**Görev Gereksinimleri**
1) Aşağıdaki (a), (b) ve (c) ifadelerinin PYD-YPG konulu metinle uyuşup uyuşmadığını evet ya da hayır ile belirtin ve her yanıtı metinden birebir alıntıladığınız belirleyici sözlerle destekleyin. (a) Türkiye, terör örgütünün bulunduğu bir masada yer almaz. (b) SDG, PYD ve YPG'den farklı bir yapıdır. (c) Esed, Suriye'nin kuzeyinde böyle bir oluşum ihtimalini destekler.
2) PYD-YPG konulu metinde adı geçen örgüt kısaltmalarının tamamını sıralayın.
3) PYD-YPG konulu metni kaldığı yerden lütfen sürdürün.

**Verilen Metin**
• • • •

Bizim B planımız, üzerinde durduğumuz konu, terör örgütünün masada olmamasıdır. Soçi’de de açıkça söyledik: Türkiye olarak biz terör örgütünün olduğu bir masada olmayız. Bu konuda tavrımız nettir. Ayrıca ülkemizi tehdit edecek herhangi bir oluşuma da biz asla sıcak bakmayız.


- ‘Oluşuma sıcak bakmayız’ ifadenizi biraz açabilir misiniz?

Şimdi bunlar PYD-YPG ne yapacak? Niyetleri ne? Kuzey Suriye’de bir oluşum... Değil mi? Bizim, o tür bir oluşuma teşebbüs karşısında, ‘Buyurun, hayırlı olsun’ diyecek halimiz yok. Biz bunu çok önceden, daha 7 yıl önceden söyledik. Görüldüğü kadarıyla Suriye’nin kuzeyinde o tür bir oluşum ihtimaline, Esed de muhalif. Onlar da muhalifler o tür bir ihtimale.


DEMOGRAFİK YAPI NORMALE DÖNÜYOR


- Masada, PYD veya YPG yerine SDG’nin yer alması gündeme gelebilir mi?

Bunlar aslında beraber, hepsi aynı. PYD, YPG, SDG: Bunlar aslında üçlüler. Biz PYD-YPG’nin terör örgütü olduğunu sürekli söylediğimiz için, malum kesimler, ‘Bu adı kullanmayın, SDG adını kullanın ki bunu dünyaya yutturabilelim’ diye akıl verdiler onlara. Bunu itiraf da ettiler. SDG, dediğim şekilde sonradan icat edildi ama, bunların birbirlerinden farkı yok aslında.


- Afrin konusunda bir gelişme var mı?

• • • •

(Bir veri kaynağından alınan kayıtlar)
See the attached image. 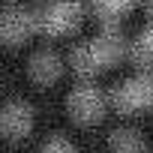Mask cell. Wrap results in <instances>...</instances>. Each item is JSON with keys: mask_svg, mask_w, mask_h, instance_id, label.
Masks as SVG:
<instances>
[{"mask_svg": "<svg viewBox=\"0 0 153 153\" xmlns=\"http://www.w3.org/2000/svg\"><path fill=\"white\" fill-rule=\"evenodd\" d=\"M144 138L135 129H117L108 138V153H144Z\"/></svg>", "mask_w": 153, "mask_h": 153, "instance_id": "obj_8", "label": "cell"}, {"mask_svg": "<svg viewBox=\"0 0 153 153\" xmlns=\"http://www.w3.org/2000/svg\"><path fill=\"white\" fill-rule=\"evenodd\" d=\"M102 111H105V96L96 87L81 84V87H75L69 93V114L78 120V123H84V126L87 123H96L102 117Z\"/></svg>", "mask_w": 153, "mask_h": 153, "instance_id": "obj_4", "label": "cell"}, {"mask_svg": "<svg viewBox=\"0 0 153 153\" xmlns=\"http://www.w3.org/2000/svg\"><path fill=\"white\" fill-rule=\"evenodd\" d=\"M78 12H81L78 3H72V0H51L48 6H42L36 12V24L42 33L57 36V33H66L78 24Z\"/></svg>", "mask_w": 153, "mask_h": 153, "instance_id": "obj_3", "label": "cell"}, {"mask_svg": "<svg viewBox=\"0 0 153 153\" xmlns=\"http://www.w3.org/2000/svg\"><path fill=\"white\" fill-rule=\"evenodd\" d=\"M114 105L120 111H141L153 105V72H141L135 78L123 81L114 93Z\"/></svg>", "mask_w": 153, "mask_h": 153, "instance_id": "obj_2", "label": "cell"}, {"mask_svg": "<svg viewBox=\"0 0 153 153\" xmlns=\"http://www.w3.org/2000/svg\"><path fill=\"white\" fill-rule=\"evenodd\" d=\"M33 129V111L27 102H9L3 111V132L9 141H18L24 135H30Z\"/></svg>", "mask_w": 153, "mask_h": 153, "instance_id": "obj_5", "label": "cell"}, {"mask_svg": "<svg viewBox=\"0 0 153 153\" xmlns=\"http://www.w3.org/2000/svg\"><path fill=\"white\" fill-rule=\"evenodd\" d=\"M42 153H78L75 144L66 138V135H51L45 144H42Z\"/></svg>", "mask_w": 153, "mask_h": 153, "instance_id": "obj_11", "label": "cell"}, {"mask_svg": "<svg viewBox=\"0 0 153 153\" xmlns=\"http://www.w3.org/2000/svg\"><path fill=\"white\" fill-rule=\"evenodd\" d=\"M33 30H39L36 24V15L33 12H24V9H9L3 15V39L9 45H18L21 39H27Z\"/></svg>", "mask_w": 153, "mask_h": 153, "instance_id": "obj_6", "label": "cell"}, {"mask_svg": "<svg viewBox=\"0 0 153 153\" xmlns=\"http://www.w3.org/2000/svg\"><path fill=\"white\" fill-rule=\"evenodd\" d=\"M117 54H120V39L114 33H102V36H96V39H90V42L75 48L72 63L78 66L81 72H96V69L108 66Z\"/></svg>", "mask_w": 153, "mask_h": 153, "instance_id": "obj_1", "label": "cell"}, {"mask_svg": "<svg viewBox=\"0 0 153 153\" xmlns=\"http://www.w3.org/2000/svg\"><path fill=\"white\" fill-rule=\"evenodd\" d=\"M132 3H135V0H96V12H99L102 18H117V15H123Z\"/></svg>", "mask_w": 153, "mask_h": 153, "instance_id": "obj_10", "label": "cell"}, {"mask_svg": "<svg viewBox=\"0 0 153 153\" xmlns=\"http://www.w3.org/2000/svg\"><path fill=\"white\" fill-rule=\"evenodd\" d=\"M132 57L138 63H153V21L138 33V39L132 45Z\"/></svg>", "mask_w": 153, "mask_h": 153, "instance_id": "obj_9", "label": "cell"}, {"mask_svg": "<svg viewBox=\"0 0 153 153\" xmlns=\"http://www.w3.org/2000/svg\"><path fill=\"white\" fill-rule=\"evenodd\" d=\"M150 6H153V0H150Z\"/></svg>", "mask_w": 153, "mask_h": 153, "instance_id": "obj_12", "label": "cell"}, {"mask_svg": "<svg viewBox=\"0 0 153 153\" xmlns=\"http://www.w3.org/2000/svg\"><path fill=\"white\" fill-rule=\"evenodd\" d=\"M60 69H63V63L54 51H39L30 60V78L36 84H54L60 78Z\"/></svg>", "mask_w": 153, "mask_h": 153, "instance_id": "obj_7", "label": "cell"}]
</instances>
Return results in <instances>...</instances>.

• • • •

**Çıktılar**
1)
(a) Evet: "Türkiye olarak biz terör örgütünün olduğu bir masada olmayız."
(b) Hayır: "bunların birbirlerinden farkı yok aslında."
(c) Hayır: "Esed de muhalif."

2) PYD, YPG, SDG

3)
Afrin konusunda, Soçi’deki toplantı bizim için çok çok önemliydi. Gerek Rusya, gerek İran’ın tavrını görmemiz açısından önemliydi. Şimdi, tavırlarını görmemizin ardından, İdlib’teki kontrol ve gözetleme noktalarının Afrin’de de oluşturulması için arkadaşlarımız çalışmalarını sürdürecek. Biz kararlılıkla yolumuza devam edeceğiz. Afrin’in asli sakinlerinin yerlerine dönmeye başlamasıyla şehrin demografik yapısı da normele dönüyor. Afrin’in asli yapısında nüfusun yüzde 50’si Araplardan, yüzde 30’u Kürtlerden, geri kalanı da Türkmenler ve diğer gruplardan oluşuyor. Kamplardan oraya dönüşün başlamasıyla, şehirler asıl sahiplerine kavuşacak. Bu, İdlib için de geçerli. Türkiye’de yaşayan İdliblilerin topraklarına dönmeleriyle, orası da eski demografik yapısına kavuşacak.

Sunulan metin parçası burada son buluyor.